══ TASK MATERIAL ══
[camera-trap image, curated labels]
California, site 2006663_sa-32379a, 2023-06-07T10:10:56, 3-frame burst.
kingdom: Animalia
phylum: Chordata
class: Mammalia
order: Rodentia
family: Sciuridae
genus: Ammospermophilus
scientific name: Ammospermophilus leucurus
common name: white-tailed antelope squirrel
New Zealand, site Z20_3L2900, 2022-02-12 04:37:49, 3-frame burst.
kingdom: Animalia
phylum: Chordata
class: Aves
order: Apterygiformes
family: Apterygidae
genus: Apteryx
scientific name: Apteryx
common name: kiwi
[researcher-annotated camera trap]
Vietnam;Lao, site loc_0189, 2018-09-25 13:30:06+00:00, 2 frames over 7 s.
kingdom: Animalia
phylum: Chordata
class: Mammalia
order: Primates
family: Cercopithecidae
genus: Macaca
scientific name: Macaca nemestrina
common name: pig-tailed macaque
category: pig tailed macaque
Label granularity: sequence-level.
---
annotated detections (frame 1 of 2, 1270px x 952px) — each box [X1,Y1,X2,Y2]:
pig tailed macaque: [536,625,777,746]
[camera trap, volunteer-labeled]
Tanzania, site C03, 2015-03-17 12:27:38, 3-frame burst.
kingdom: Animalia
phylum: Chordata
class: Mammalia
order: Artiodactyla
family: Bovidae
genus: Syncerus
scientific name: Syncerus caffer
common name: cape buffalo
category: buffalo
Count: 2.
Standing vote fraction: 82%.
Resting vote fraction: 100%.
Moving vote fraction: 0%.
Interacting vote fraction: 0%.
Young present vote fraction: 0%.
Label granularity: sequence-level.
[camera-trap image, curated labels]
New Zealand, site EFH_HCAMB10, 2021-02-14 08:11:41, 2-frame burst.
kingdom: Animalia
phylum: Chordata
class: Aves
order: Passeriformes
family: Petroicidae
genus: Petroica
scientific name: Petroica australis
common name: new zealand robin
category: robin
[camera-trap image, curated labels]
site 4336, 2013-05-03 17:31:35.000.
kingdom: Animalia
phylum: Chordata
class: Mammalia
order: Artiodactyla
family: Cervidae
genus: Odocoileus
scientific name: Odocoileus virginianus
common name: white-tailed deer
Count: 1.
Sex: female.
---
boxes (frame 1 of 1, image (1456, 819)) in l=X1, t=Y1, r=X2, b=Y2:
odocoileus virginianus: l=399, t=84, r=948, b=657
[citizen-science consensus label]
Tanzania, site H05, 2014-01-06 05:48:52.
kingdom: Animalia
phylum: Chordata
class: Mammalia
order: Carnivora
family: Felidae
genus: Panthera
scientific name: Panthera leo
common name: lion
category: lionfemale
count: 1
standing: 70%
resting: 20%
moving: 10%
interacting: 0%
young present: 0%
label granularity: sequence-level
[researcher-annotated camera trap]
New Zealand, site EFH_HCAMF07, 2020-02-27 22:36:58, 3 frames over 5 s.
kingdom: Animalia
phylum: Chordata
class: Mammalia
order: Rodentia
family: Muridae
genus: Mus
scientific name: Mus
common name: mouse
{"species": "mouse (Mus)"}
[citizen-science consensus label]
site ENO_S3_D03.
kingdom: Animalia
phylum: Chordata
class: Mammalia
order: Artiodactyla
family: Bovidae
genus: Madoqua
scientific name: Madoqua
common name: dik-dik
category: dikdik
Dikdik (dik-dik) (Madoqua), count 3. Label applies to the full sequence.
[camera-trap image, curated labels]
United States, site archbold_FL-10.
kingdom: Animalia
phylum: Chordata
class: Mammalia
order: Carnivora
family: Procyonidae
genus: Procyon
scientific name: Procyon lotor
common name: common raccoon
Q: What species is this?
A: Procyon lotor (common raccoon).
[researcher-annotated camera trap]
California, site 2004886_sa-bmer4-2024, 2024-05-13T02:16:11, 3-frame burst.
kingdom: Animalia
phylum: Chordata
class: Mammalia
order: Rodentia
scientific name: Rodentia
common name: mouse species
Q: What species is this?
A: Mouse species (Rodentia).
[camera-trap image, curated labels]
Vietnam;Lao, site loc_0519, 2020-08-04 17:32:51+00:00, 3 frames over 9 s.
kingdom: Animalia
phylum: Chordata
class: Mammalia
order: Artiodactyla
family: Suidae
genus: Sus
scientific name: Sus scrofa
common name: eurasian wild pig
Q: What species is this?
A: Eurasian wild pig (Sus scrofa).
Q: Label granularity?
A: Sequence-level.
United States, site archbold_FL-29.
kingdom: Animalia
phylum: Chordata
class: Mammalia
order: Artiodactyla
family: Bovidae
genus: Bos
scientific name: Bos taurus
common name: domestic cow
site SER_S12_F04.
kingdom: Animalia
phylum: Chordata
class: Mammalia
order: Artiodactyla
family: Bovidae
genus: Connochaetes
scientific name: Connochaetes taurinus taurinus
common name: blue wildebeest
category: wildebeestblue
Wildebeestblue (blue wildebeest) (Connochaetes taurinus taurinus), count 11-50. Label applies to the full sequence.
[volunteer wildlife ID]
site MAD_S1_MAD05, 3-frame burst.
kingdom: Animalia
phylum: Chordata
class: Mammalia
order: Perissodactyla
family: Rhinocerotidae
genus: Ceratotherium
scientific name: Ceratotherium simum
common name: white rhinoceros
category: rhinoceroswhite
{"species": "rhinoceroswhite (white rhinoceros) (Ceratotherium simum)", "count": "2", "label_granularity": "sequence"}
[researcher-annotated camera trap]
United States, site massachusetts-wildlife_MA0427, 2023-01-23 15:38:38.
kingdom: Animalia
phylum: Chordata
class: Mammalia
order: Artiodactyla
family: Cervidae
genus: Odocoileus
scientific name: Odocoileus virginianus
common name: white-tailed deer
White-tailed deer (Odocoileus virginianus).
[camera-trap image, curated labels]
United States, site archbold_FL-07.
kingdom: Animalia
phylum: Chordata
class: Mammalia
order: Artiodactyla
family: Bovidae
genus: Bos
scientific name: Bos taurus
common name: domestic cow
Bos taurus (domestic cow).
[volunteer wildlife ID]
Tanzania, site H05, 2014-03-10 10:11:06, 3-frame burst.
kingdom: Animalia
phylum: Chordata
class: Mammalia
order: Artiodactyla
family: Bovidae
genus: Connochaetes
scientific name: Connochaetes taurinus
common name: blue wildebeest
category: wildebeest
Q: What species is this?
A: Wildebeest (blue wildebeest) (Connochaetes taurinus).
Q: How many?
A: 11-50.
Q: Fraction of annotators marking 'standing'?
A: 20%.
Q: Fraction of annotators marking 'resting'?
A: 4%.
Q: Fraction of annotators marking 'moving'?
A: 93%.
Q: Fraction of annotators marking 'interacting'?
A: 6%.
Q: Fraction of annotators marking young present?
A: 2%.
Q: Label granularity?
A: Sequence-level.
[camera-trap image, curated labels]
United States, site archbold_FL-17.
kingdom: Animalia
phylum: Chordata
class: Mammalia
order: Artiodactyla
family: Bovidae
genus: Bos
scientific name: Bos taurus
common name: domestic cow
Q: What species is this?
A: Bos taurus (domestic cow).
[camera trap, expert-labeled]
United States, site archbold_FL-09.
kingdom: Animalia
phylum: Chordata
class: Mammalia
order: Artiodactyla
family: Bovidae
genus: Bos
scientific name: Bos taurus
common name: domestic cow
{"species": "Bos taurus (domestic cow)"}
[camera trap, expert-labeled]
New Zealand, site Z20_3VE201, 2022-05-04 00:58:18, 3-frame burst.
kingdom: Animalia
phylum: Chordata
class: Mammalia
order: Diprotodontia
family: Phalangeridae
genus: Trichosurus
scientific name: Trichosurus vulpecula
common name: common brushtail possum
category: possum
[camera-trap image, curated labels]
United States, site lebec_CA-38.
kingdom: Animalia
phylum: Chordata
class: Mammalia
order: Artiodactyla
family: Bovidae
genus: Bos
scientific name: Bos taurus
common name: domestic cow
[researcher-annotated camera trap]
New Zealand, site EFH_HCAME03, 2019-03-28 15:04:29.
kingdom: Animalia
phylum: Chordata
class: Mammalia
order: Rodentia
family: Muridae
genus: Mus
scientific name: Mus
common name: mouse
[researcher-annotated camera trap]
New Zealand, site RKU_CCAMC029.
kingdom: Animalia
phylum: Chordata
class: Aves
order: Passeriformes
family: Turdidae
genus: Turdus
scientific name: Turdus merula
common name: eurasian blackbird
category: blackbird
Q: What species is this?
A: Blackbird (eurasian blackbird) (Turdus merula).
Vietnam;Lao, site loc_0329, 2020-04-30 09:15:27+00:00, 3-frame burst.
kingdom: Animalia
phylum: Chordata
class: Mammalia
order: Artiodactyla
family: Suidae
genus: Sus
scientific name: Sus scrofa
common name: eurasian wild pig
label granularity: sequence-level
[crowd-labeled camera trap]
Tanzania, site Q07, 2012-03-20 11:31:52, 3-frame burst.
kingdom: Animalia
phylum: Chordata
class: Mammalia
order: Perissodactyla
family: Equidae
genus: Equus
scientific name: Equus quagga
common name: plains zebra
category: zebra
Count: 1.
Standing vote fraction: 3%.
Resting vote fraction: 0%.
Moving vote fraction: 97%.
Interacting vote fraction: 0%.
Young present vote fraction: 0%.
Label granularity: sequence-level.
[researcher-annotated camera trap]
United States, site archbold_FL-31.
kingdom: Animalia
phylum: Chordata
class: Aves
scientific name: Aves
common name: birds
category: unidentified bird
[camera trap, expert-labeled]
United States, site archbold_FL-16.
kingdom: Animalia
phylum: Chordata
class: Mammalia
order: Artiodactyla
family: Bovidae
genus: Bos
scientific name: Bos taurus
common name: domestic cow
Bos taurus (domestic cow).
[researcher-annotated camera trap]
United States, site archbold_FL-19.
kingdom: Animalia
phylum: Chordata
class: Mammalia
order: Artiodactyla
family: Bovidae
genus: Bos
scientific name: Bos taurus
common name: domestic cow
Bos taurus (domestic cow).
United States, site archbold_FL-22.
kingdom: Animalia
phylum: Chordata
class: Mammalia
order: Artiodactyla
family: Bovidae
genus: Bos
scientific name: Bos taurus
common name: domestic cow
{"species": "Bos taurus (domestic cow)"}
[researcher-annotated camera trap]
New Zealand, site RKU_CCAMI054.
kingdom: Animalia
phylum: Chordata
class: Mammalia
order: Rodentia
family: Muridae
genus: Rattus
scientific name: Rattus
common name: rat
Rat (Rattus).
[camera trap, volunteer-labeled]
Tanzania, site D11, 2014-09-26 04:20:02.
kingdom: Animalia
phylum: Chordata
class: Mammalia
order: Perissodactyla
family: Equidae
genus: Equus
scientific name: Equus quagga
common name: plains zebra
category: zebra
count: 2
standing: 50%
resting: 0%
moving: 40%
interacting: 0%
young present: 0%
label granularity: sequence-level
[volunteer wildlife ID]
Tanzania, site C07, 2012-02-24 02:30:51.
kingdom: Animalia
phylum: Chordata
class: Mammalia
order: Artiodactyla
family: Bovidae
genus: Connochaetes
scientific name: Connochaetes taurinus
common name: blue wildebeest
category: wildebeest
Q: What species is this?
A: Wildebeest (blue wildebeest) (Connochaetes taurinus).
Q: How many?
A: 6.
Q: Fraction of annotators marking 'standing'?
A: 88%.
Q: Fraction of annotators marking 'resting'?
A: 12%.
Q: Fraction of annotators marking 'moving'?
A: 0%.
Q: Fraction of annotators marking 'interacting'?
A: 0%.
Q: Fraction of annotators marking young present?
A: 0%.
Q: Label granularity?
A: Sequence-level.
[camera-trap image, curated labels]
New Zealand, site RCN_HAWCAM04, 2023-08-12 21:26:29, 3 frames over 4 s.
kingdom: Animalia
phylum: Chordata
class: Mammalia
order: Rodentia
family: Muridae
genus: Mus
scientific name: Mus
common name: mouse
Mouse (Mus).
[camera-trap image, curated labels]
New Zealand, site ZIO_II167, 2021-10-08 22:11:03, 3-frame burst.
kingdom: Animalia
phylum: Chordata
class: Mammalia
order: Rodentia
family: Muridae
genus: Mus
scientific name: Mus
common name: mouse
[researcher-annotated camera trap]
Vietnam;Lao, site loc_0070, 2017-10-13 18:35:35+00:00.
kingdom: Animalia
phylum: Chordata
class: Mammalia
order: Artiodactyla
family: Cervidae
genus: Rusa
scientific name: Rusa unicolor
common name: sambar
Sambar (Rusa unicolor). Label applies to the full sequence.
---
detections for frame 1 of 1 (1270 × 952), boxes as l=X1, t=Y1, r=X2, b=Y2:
═══
◆ ASSIGNED TASK
Which lines above run from the one containing "common name: new zealand robin" down to the one containing "scientific name: Rodentia"? Repeat exactly those, both ends included, and nothing else.

◆ SOLUTION TO THIS TASK
common name: new zealand robin
category: robin
[camera-trap image, curated labels]
site 4336, 2013-05-03 17:31:35.000.
kingdom: Animalia
phylum: Chordata
class: Mammalia
order: Artiodactyla
family: Cervidae
genus: Odocoileus
scientific name: Odocoileus virginianus
common name: white-tailed deer
Count: 1.
Sex: female.
---
boxes (frame 1 of 1, image (1456, 819)) in l=X1, t=Y1, r=X2, b=Y2:
odocoileus virginianus: l=399, t=84, r=948, b=657
[citizen-science consensus label]
Tanzania, site H05, 2014-01-06 05:48:52.
kingdom: Animalia
phylum: Chordata
class: Mammalia
order: Carnivora
family: Felidae
genus: Panthera
scientific name: Panthera leo
common name: lion
category: lionfemale
count: 1
standing: 70%
resting: 20%
moving: 10%
interacting: 0%
young present: 0%
label granularity: sequence-level
[researcher-annotated camera trap]
New Zealand, site EFH_HCAMF07, 2020-02-27 22:36:58, 3 frames over 5 s.
kingdom: Animalia
phylum: Chordata
class: Mammalia
order: Rodentia
family: Muridae
genus: Mus
scientific name: Mus
common name: mouse
{"species": "mouse (Mus)"}
[citizen-science consensus label]
site ENO_S3_D03.
kingdom: Animalia
phylum: Chordata
class: Mammalia
order: Artiodactyla
family: Bovidae
genus: Madoqua
scientific name: Madoqua
common name: dik-dik
category: dikdik
Dikdik (dik-dik) (Madoqua), count 3. Label applies to the full sequence.
[camera-trap image, curated labels]
United States, site archbold_FL-10.
kingdom: Animalia
phylum: Chordata
class: Mammalia
order: Carnivora
family: Procyonidae
genus: Procyon
scientific name: Procyon lotor
common name: common raccoon
Q: What species is this?
A: Procyon lotor (common raccoon).
[researcher-annotated camera trap]
California, site 2004886_sa-bmer4-2024, 2024-05-13T02:16:11, 3-frame burst.
kingdom: Animalia
phylum: Chordata
class: Mammalia
order: Rodentia
scientific name: Rodentia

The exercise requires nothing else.